# Your objective:
Repeat precisely, and only, the lines between the line containing "From closest to furthest, place" and the end of the listing below, both ends included.

-- START --

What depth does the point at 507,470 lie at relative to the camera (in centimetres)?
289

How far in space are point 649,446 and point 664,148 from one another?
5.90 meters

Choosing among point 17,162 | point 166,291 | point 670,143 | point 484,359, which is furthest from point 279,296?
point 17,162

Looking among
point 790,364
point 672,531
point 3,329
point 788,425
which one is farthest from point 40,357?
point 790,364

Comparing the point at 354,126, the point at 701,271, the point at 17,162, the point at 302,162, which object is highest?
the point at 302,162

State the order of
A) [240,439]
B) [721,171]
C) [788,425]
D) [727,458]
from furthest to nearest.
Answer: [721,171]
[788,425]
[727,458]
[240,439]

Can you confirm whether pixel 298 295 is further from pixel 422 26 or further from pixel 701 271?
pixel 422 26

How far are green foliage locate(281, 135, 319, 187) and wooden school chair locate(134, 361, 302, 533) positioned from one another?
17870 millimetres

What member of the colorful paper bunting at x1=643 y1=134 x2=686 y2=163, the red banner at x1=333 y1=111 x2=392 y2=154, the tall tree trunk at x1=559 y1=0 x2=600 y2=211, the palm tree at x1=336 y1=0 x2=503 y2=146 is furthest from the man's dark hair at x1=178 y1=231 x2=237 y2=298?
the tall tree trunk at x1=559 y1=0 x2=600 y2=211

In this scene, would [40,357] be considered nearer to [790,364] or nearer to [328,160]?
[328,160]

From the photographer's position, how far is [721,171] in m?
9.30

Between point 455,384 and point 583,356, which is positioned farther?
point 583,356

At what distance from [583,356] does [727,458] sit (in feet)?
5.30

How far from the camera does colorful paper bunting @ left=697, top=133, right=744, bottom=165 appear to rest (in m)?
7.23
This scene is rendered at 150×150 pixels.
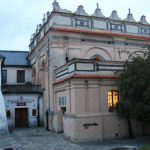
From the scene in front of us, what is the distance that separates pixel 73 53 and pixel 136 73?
945cm

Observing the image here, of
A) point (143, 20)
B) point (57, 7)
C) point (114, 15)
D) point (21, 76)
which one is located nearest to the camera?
point (57, 7)

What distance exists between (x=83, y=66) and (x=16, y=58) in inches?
725

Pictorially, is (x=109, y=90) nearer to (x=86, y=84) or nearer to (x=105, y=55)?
(x=86, y=84)

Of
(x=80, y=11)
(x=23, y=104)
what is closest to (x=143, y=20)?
(x=80, y=11)

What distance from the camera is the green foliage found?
18.0 metres

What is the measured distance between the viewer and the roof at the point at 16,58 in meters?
36.2

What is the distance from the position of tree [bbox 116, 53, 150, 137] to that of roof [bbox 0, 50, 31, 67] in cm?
1874

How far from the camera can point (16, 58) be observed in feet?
123

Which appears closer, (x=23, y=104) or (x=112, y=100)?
(x=112, y=100)

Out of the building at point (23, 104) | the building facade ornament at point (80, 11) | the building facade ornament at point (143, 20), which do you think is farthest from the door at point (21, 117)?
the building facade ornament at point (143, 20)

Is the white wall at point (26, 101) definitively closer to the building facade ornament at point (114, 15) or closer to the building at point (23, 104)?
the building at point (23, 104)

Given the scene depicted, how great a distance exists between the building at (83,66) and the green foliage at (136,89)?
5.41ft

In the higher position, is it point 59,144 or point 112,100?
point 112,100

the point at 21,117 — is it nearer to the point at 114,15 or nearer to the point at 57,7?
the point at 57,7
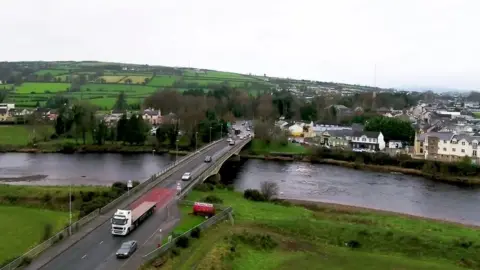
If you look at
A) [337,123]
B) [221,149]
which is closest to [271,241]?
[221,149]

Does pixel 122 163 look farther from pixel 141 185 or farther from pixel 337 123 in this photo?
pixel 337 123

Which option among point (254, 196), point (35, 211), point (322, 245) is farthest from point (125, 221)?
point (254, 196)

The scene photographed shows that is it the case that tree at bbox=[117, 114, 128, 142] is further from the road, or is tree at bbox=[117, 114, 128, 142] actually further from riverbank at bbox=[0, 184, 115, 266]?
the road

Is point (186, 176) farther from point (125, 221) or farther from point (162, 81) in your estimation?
point (162, 81)

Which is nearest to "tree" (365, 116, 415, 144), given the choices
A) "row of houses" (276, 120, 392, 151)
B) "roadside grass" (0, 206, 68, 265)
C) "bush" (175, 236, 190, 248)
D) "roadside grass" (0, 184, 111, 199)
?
"row of houses" (276, 120, 392, 151)

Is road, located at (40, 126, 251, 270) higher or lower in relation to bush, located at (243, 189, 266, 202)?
higher

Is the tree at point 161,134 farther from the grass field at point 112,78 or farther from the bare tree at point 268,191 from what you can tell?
the grass field at point 112,78

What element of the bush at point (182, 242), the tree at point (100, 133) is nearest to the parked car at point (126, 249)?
the bush at point (182, 242)
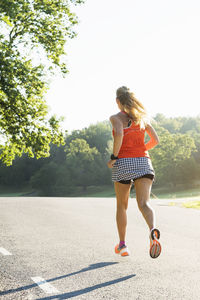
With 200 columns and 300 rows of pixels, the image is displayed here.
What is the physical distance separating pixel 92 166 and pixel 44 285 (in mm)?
73088

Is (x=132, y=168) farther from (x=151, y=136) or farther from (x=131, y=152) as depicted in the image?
→ (x=151, y=136)

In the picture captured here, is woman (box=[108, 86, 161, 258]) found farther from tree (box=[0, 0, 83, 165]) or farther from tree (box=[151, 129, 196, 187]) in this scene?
tree (box=[151, 129, 196, 187])

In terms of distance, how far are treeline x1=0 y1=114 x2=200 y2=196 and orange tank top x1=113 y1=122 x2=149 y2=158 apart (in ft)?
186

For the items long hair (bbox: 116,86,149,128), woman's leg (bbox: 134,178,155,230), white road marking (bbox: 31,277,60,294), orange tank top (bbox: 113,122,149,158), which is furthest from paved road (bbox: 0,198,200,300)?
long hair (bbox: 116,86,149,128)

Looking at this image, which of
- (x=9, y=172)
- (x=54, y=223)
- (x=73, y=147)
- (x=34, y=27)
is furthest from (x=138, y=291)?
(x=9, y=172)

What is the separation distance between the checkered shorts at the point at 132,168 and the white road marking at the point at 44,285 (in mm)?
1403

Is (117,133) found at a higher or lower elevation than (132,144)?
higher

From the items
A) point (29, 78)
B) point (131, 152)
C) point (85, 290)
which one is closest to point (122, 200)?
point (131, 152)

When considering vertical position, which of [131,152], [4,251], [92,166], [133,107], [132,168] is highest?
[133,107]

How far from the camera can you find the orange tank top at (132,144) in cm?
447

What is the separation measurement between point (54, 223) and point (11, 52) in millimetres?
8804

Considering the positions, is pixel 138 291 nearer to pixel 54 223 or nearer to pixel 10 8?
pixel 54 223

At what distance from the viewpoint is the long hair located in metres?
4.47

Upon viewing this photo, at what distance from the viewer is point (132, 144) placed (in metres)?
4.49
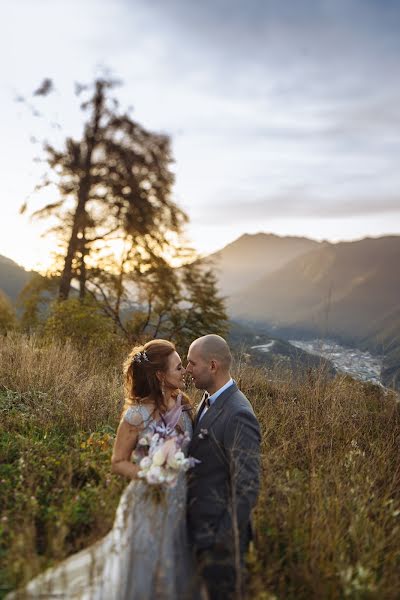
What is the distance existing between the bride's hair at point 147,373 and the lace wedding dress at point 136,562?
603 millimetres

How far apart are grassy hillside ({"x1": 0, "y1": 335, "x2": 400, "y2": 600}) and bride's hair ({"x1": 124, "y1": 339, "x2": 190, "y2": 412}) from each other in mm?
878

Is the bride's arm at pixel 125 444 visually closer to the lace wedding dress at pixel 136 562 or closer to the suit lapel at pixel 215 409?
the lace wedding dress at pixel 136 562

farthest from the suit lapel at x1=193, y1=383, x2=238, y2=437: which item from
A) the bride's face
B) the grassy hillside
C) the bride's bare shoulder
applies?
the grassy hillside

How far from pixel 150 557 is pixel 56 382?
4.67 meters

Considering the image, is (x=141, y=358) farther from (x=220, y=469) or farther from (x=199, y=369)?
(x=220, y=469)

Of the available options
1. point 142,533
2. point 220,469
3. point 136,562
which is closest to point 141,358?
point 220,469

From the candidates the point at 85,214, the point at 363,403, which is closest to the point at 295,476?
the point at 363,403

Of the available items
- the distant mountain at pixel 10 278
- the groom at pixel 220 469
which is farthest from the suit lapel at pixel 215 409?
the distant mountain at pixel 10 278

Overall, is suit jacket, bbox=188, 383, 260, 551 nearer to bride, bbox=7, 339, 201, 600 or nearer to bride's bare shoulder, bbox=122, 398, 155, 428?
bride, bbox=7, 339, 201, 600

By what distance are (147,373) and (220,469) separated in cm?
85

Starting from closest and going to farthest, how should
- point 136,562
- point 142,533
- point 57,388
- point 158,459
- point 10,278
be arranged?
point 136,562 → point 142,533 → point 158,459 → point 57,388 → point 10,278

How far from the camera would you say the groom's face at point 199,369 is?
333cm

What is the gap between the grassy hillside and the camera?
287 cm

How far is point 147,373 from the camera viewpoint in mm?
3275
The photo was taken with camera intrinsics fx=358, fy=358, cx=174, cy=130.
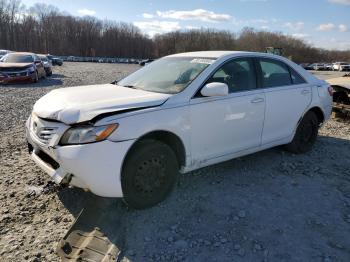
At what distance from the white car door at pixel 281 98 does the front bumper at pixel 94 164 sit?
7.58ft

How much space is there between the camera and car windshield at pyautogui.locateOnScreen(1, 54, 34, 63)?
17.5 metres

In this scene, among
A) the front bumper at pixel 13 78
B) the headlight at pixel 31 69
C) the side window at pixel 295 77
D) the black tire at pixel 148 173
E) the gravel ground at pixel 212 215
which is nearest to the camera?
the gravel ground at pixel 212 215

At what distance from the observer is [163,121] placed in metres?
3.65

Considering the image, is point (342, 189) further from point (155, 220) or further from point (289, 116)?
point (155, 220)

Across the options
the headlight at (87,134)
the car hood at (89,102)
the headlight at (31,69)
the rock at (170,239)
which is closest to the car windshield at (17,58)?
the headlight at (31,69)

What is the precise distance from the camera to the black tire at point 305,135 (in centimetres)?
560

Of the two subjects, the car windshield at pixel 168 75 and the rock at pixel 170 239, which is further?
the car windshield at pixel 168 75

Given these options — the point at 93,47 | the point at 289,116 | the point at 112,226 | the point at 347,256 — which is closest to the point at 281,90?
the point at 289,116

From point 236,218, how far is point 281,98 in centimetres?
210

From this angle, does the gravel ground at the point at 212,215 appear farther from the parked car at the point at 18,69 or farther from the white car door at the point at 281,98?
the parked car at the point at 18,69

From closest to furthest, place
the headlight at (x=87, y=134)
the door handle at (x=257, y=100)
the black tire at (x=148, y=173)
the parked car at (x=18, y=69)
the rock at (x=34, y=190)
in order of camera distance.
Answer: the headlight at (x=87, y=134), the black tire at (x=148, y=173), the rock at (x=34, y=190), the door handle at (x=257, y=100), the parked car at (x=18, y=69)

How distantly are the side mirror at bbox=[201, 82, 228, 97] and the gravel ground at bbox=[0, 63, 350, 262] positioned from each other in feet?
3.85

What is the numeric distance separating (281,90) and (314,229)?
2180 mm

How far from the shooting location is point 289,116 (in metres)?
5.24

-- END --

# Expected answer:
From closest to furthest, place
the headlight at (x=87, y=134)
the door handle at (x=257, y=100)
the black tire at (x=148, y=173)
the parked car at (x=18, y=69)
the rock at (x=34, y=190)
in order of camera distance.
Answer: the headlight at (x=87, y=134), the black tire at (x=148, y=173), the rock at (x=34, y=190), the door handle at (x=257, y=100), the parked car at (x=18, y=69)

How distantly are the side mirror at bbox=[201, 82, 228, 97] and the gravel ground at bbox=[0, 63, 350, 262] positioned from each other in feet?
3.85

What is the numeric distance separating (281,90) and (314,229)?
2180 mm

How far from the shooting location is point 289,116 (in metres)?
5.24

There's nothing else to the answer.